PASSAGE PROVIDED:
══════════

We're paying for the sins of that in Unix these days, the kernel attack surface is in-feasibly large to remediate to correctness anytime soon (if ever?).


I think there is still more to it that just not taking it seriously or planning for it.

JWT in particular has the weird quirks you need to know to prevent encryption swapping attacks, and I'm sure there's more traps I myself am not aware of. At this point I think security can be seen on the same plan as legal: assuming a random dev will be able to plan and navigate out all the issues by sheer common sense hasn't been a viable approach for long now.


> At this point I think security can be seen on the same plan as legal:...

Considering how Uber ignored legal ramifications of ride sharing intersecting with incumbent regulations until they were dragged into courts, that paints a potentially rather grim picture of the equivalent in software security. But your gist sounds more along the lines of, "include the experts along at the beginning of the ride".

When I said security as a "bolt-on", I should have been more clear. Most of the time when I see it happening, it has been at the behest of the business stakeholders overriding the earnest developers trying to include the security teams from the beginning, but waved off with "it can be added later".

The business stakeholders see in their real life housing contractors walk into finished houses, attach some doodads, pop in some batteries to wireless sensors and the central base station, and ta da!, they "have security"! And think, "just how hard can it be to do the same in software?", dismissing what their tech leads try to tell them.

There is a large element of the principal-agent problem here as well. Shiny proofs of concepts and shallow implementations get immediate bonuses and promotions. Taking 1.1-2.0X as long to implement the right way, the result of which is no drama and no discernible difference to the casual business user, get no or even negative recognition. The incentives structure the choices. There are no incentives that structure payouts over the long-haul tying back to original historical choices, with an increasing gradient of the payout the longer the original choices prove sound. Naturally, since measuring that accurately would be impossible.

══════════

WHAT YOU WILL DO:
1) Repeat everything in the forum thread on software security from "We're paying for" down to "planning for it.".
2) Using the forum thread on software security, answer yes or no to each statement and quote the words that decide it. (a) JWT has quirks you must know to prevent encryption swapping attacks. (b) Uber dealt with ride-sharing regulations before anyone took it to court. (c) Building something the right way can take 1.1 to 2.0 times as long.
3) Turn the paragraph of the forum thread on software security that begins "There is a large element of the principal-agent problem" into a short list that keeps its main facts.

SOURCE DATA:
══════════

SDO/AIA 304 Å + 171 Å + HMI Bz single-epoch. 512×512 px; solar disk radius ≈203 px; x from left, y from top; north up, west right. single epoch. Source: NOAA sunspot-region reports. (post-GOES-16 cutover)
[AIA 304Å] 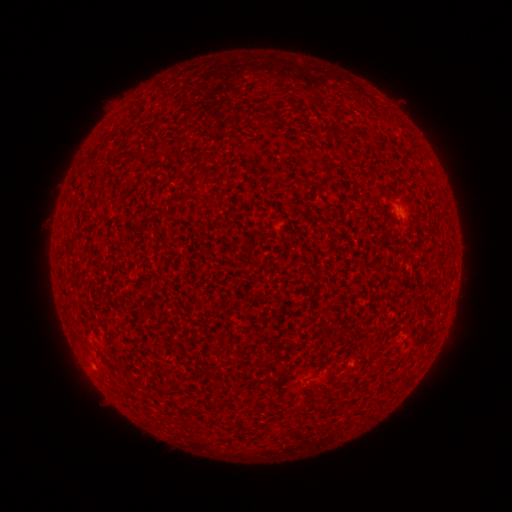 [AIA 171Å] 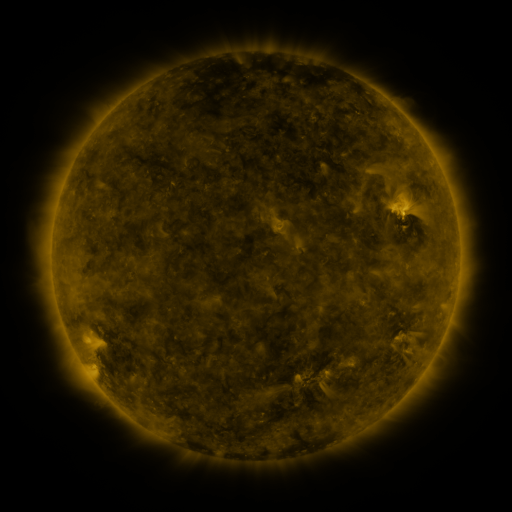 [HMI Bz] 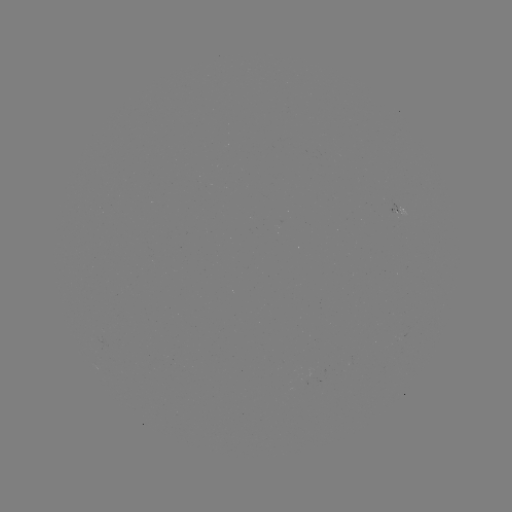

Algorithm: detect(spotted active region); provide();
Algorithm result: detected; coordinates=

══════════

SOLUTIONS:
1)
We're paying for the sins of that in Unix these days, the kernel attack surface is in-feasibly large to remediate to correctness anytime soon (if ever?).


I think there is still more to it that just not taking it seriously or planning for it.

2)
(a) Yes: "JWT in particular has the weird quirks you need to know to prevent encryption swapping attacks"
(b) No: "Uber ignored legal ramifications of ride sharing intersecting with incumbent regulations until they were dragged into courts"
(c) Yes: "Taking 1.1-2.0X as long to implement the right way"

3)
- The principal-agent problem plays a large part.
- Shiny proofs of concept and shallow implementations bring immediate bonuses and promotions.
- Doing it the right way takes 1.1-2.0X as long. It causes no drama and makes no visible difference to a casual business user, so it gets no recognition or even negative recognition.
- Incentives shape the choices people make.
- No incentives pay out over the long haul for the original choices, with larger payouts the longer those choices prove sound, because measuring that accurately would be impossible.